- **Passage given**
##############################

Kicking Off the New Year—and Hall of Fame Season!
Happy New Year to all!
OK, so it’s very clear that this year’s Baseball Hall of Fame Ballot is very different from every ballot since … well, it’s been at least a decade, maybe longer. Obviously, the biggest change is that Barry Bonds and Roger Clemens are no longer on it. But there’s something else.
I want you to think for a moment about position players who retired with at least 68 WAR. That is, admittedly, a somewhat random number, and there’s a decent chance you don’t like WAR, but we’re just trying to create a baseline here, and 68 WAR is a great career.
There are 13 retired position players in the modern era — which is to say, since 1901 — with 68-plus WAR who are not in the Hall of Fame.
A couple of them — Albert Pujols and Adrián Beltré — are not yet eligible for the Hall. They’ll be elected first-ballot.
Three of them — Barry Bonds, Rafael Palmeiro and Pete Rose — were not voted in because of non-baseball stuff.

##############################

- **Set tasks**
1 > According to the Hall of Fame passage, how many retired modern-era position players with at least 68 WAR are not in the Hall of Fame?
2 > Please pull out the rows word for word, beginning at the line that has "In this snapshot, is" and ending with the final line of the rows.
The rows have no connection to the Hall of Fame passage.

##############################

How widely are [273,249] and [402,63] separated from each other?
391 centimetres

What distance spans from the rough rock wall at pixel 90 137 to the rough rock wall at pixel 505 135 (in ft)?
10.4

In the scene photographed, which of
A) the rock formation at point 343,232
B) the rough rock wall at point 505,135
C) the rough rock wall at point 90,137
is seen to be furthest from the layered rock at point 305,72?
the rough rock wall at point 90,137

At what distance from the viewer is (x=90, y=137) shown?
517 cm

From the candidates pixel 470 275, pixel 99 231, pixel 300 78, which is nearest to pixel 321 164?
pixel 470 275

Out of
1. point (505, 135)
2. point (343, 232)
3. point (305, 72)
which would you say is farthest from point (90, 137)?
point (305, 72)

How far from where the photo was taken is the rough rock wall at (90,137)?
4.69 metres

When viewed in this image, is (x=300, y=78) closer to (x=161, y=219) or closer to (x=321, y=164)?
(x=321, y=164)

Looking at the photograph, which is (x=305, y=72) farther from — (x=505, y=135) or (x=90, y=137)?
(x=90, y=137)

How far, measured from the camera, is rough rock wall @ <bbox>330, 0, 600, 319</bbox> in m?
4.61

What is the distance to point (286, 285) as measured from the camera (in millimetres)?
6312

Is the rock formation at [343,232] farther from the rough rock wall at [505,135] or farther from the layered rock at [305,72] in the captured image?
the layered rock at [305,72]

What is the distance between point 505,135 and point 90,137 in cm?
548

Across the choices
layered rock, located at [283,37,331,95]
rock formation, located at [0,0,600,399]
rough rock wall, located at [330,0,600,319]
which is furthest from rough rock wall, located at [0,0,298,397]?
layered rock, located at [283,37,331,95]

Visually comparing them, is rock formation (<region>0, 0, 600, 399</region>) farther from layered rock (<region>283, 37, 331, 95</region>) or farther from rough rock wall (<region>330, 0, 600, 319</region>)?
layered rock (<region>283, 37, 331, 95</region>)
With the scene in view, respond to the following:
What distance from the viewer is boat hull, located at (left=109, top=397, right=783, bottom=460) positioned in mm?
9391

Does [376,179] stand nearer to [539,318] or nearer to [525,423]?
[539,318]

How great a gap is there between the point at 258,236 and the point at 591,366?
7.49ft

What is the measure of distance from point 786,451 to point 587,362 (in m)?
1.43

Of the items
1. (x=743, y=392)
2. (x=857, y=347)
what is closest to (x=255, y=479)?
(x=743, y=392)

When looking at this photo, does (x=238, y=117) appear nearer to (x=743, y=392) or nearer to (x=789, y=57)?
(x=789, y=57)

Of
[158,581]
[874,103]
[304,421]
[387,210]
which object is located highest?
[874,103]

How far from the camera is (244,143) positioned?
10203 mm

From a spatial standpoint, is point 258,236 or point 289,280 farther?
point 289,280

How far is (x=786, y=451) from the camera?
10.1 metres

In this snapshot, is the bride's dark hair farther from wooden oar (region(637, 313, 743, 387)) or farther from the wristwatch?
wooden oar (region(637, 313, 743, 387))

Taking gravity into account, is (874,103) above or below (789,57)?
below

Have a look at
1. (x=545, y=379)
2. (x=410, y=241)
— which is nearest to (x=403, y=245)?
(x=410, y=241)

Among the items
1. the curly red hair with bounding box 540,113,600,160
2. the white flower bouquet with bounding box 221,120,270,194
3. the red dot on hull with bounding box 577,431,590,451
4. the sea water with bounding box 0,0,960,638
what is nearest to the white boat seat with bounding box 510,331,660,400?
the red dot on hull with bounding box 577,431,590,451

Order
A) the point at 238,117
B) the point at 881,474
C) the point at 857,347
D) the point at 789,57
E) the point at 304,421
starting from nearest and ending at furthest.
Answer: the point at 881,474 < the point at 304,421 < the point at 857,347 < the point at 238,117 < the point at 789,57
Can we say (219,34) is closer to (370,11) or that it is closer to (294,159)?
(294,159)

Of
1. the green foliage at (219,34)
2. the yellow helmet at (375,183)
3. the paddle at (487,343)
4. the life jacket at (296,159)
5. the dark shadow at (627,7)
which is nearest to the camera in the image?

##############################

- **Full solutions**
1 > 13

2 >
In this snapshot, is the bride's dark hair farther from wooden oar (region(637, 313, 743, 387)) or farther from the wristwatch?
wooden oar (region(637, 313, 743, 387))

Taking gravity into account, is (874,103) above or below (789,57)?
below

Have a look at
1. (x=545, y=379)
2. (x=410, y=241)
— which is nearest to (x=403, y=245)?
(x=410, y=241)

Among the items
1. the curly red hair with bounding box 540,113,600,160
2. the white flower bouquet with bounding box 221,120,270,194
3. the red dot on hull with bounding box 577,431,590,451
4. the sea water with bounding box 0,0,960,638
what is nearest to the white boat seat with bounding box 510,331,660,400?
the red dot on hull with bounding box 577,431,590,451

Order
A) the point at 238,117
B) the point at 881,474
C) the point at 857,347
D) the point at 789,57
E) the point at 304,421
starting from nearest and ending at furthest.
Answer: the point at 881,474 < the point at 304,421 < the point at 857,347 < the point at 238,117 < the point at 789,57
Can we say (219,34) is closer to (370,11) or that it is closer to (294,159)?
(294,159)

Of
1. the green foliage at (219,34)
2. the yellow helmet at (375,183)
3. the paddle at (487,343)
4. the life jacket at (296,159)
5. the dark shadow at (627,7)
which is nearest to the camera in the image?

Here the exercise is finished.